Kizuki K, Shimamoto Y, Ikekita M, Moriya H
Adv Exp Med Biol. 1986;198 Pt A:329-37. doi: 10.1007/978-1-4684-5143-6_45.
An inactive form of human urinary kallikrein (inactive HUK) was highly purified from fresh urine collected from healthy men. Inactive HUK was separated from the active kallikrein (HUK) initially presents in the urine by affinity chromatography on a column of aprotinin immobilized on Sepharose 4B and further purified by gel filtration, ion-exchange chromatography and immunoaffinity chromatography on an anti-HUK antibody immobilized Sepharose 4B column. Inactive HUK was rapidly activated by a trace amount of trypsin. While, plasmin, urokinase, thrombin and chymotrypsin caused no activation of inactive HUK. The molecular weights of inactive HUK and HUK were estimated to be 4.8 X 10(4) and 4.5 X 10(4), respectively. The molecular weight of active HUK generated from inactive HUK by the action of trypsin (HUK'') was almost the same as that of HUK. The mobility of inactive HUK was slightly slower than that of HUK on both immunoelectrophoresis and polyacrylamide gel disc electrophoresis. On the other hand, the electrophoretic mobility of HUKK'' was almost the same as that of HUK. These two types of active HUK had no significant difference in the Km values for H-Pro-Phe-Arg-MCA hydrolysis and inhibition profiles by various protease inhibitors and anti-HUK antibody. Inactive HUK was unable to be measured by the direct radioimmunoassay (RIA) but HUK" generated by the action of trypsin could be measured by the RIA.
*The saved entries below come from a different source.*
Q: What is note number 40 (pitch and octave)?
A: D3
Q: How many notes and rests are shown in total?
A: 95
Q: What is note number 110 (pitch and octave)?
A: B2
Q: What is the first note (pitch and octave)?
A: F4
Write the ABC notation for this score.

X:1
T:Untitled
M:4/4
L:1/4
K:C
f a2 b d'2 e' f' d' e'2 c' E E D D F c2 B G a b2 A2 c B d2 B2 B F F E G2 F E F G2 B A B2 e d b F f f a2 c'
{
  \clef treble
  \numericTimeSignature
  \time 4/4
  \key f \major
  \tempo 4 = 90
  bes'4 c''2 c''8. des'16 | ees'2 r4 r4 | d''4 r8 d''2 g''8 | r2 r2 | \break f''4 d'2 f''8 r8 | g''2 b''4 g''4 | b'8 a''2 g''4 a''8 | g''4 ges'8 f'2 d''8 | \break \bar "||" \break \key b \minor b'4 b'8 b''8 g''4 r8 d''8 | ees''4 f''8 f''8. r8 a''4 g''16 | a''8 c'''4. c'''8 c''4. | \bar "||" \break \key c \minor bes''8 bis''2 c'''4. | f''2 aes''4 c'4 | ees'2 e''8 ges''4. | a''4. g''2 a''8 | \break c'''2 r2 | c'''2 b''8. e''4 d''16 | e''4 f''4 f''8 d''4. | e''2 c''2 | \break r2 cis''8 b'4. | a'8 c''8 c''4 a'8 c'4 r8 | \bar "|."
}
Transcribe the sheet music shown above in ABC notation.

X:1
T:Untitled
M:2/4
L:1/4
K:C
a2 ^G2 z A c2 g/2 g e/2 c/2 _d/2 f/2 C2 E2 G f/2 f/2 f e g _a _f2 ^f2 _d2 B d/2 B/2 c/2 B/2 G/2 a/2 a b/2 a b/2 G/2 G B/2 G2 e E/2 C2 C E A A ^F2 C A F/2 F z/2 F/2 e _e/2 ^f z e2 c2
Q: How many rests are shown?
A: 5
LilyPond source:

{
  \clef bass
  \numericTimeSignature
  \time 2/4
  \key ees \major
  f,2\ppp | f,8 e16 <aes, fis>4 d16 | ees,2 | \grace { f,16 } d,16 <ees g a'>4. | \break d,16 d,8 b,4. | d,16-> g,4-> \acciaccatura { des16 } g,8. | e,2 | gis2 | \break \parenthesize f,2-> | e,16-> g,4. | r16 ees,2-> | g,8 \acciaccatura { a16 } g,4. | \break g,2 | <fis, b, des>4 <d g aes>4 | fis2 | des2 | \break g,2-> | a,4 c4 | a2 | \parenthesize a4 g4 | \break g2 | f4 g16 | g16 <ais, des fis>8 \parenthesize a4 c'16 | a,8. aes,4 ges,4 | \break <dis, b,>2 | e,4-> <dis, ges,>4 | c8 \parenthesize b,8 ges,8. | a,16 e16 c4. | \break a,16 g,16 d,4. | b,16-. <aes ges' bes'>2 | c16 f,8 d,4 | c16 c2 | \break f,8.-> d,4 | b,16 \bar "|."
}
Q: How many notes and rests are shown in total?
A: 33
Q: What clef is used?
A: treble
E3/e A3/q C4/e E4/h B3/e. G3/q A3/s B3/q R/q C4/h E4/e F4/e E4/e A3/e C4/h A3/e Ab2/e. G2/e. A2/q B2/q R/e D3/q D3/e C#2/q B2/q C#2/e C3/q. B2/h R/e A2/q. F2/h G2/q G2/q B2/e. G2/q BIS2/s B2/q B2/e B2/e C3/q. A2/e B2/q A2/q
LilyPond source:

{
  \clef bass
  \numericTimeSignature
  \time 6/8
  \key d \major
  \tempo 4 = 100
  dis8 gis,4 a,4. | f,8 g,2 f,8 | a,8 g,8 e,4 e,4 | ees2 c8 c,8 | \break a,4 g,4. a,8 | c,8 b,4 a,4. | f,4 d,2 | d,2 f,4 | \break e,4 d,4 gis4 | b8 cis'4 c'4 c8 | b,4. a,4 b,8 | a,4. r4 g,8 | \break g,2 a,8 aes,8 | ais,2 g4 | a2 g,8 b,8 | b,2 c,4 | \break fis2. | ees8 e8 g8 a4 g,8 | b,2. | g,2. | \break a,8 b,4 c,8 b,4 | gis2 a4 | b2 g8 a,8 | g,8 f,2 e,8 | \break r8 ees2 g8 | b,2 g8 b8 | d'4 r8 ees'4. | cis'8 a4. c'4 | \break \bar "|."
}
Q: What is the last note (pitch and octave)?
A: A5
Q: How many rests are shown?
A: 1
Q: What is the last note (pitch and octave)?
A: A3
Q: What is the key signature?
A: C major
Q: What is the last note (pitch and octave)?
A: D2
从健康男性的新鲜尿液中高度纯化出一种人尿激肽释放酶的无活性形式(无活性HUK)。通过固定在琼脂糖4B上的抑肽酶柱进行亲和层析,将无活性HUK与最初存在于尿液中的活性激肽释放酶(HUK)分离,然后通过凝胶过滤、离子交换层析以及固定在琼脂糖4B柱上的抗HUK抗体进行免疫亲和层析进一步纯化。微量胰蛋白酶能迅速激活无活性HUK。而纤溶酶、尿激酶、凝血酶和胰凝乳蛋白酶不会激活无活性HUK。无活性HUK和HUK的分子量估计分别为4.8×10⁴和4.5×10⁴。胰蛋白酶作用于无活性HUK产生的活性HUK(HUK'')的分子量与HUK几乎相同。在免疫电泳和聚丙烯酰胺凝胶圆盘电泳上,无活性HUK的迁移率略慢于HUK。另一方面,HUK''的电泳迁移率与HUK几乎相同。这两种活性HUK在水解H - Pro - Phe - Arg - MCA的Km值以及各种蛋白酶抑制剂和抗HUK抗体的抑制谱方面没有显著差异。无活性HUK不能通过直接放射免疫测定法(RIA)测量,但胰蛋白酶作用产生的HUK''可以通过RIA测量。